■ Data ■
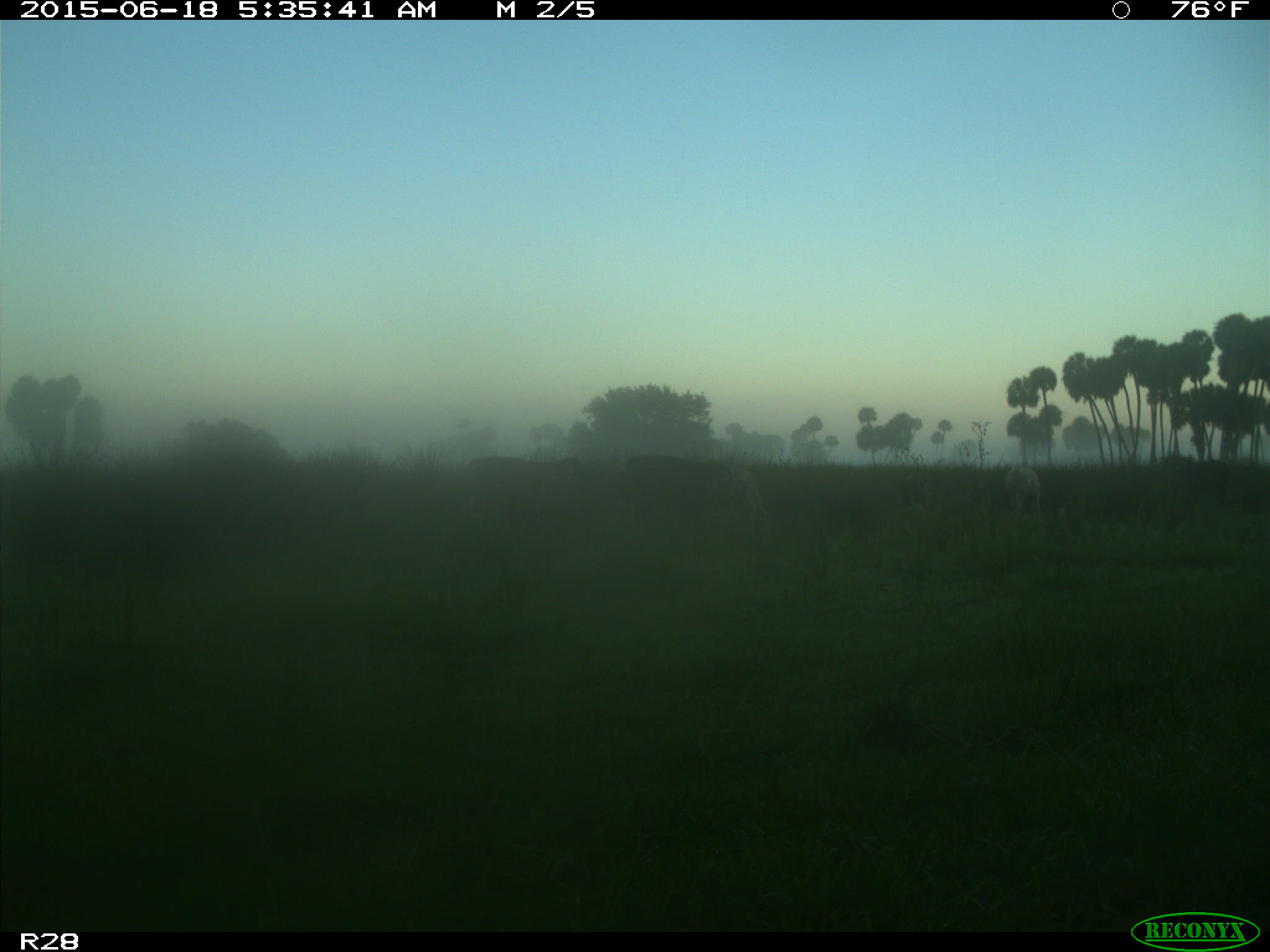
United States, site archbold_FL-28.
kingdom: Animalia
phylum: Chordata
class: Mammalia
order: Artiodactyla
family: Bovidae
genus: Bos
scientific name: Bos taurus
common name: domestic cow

...

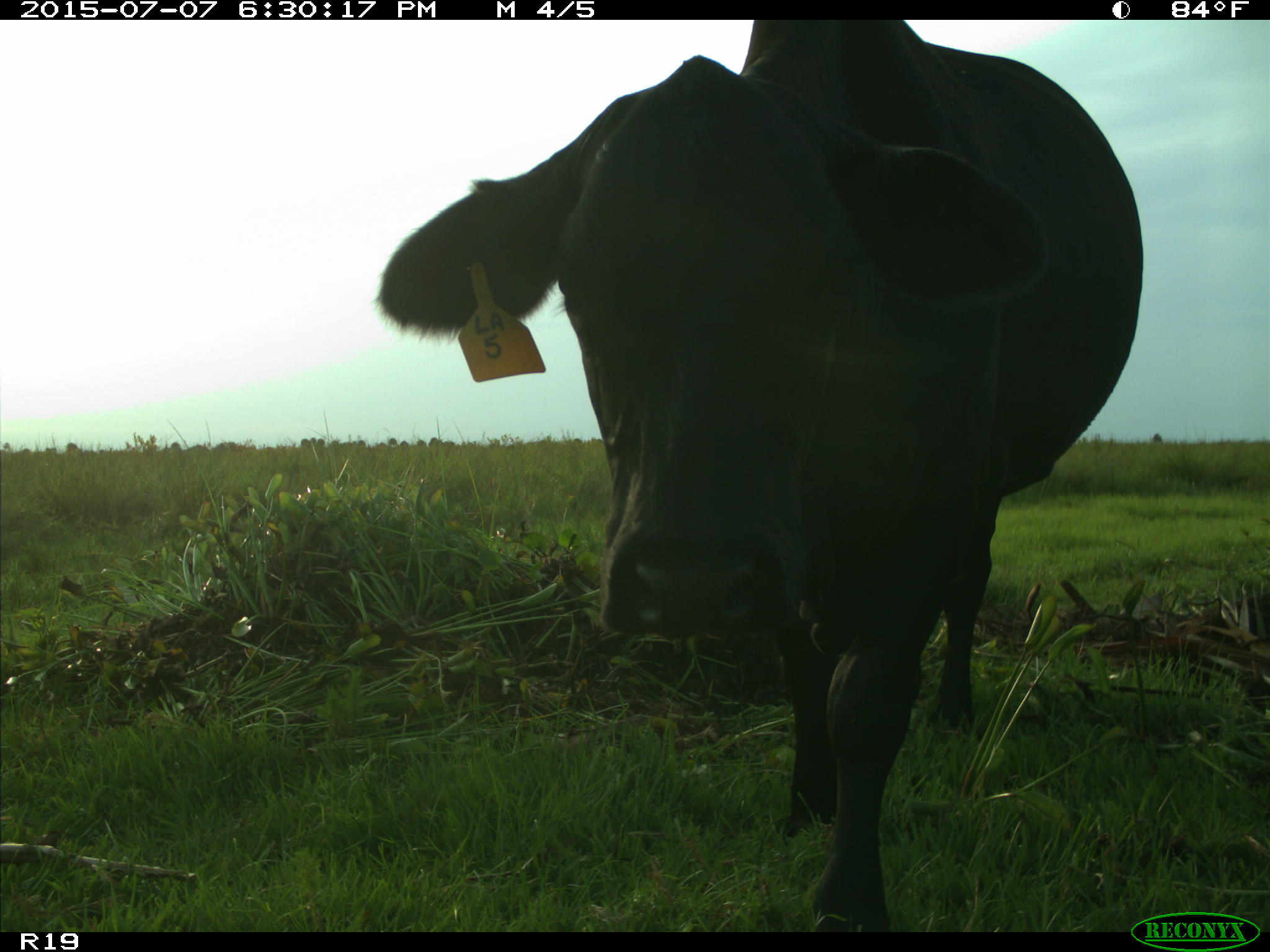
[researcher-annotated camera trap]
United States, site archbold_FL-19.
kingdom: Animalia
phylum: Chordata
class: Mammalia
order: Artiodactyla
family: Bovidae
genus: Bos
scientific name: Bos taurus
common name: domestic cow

■ What is needed ■
Look through the entries above. Copy out every line holding the word "States".

■ Task output ■
United States, site archbold_FL-28.
United States, site archbold_FL-19.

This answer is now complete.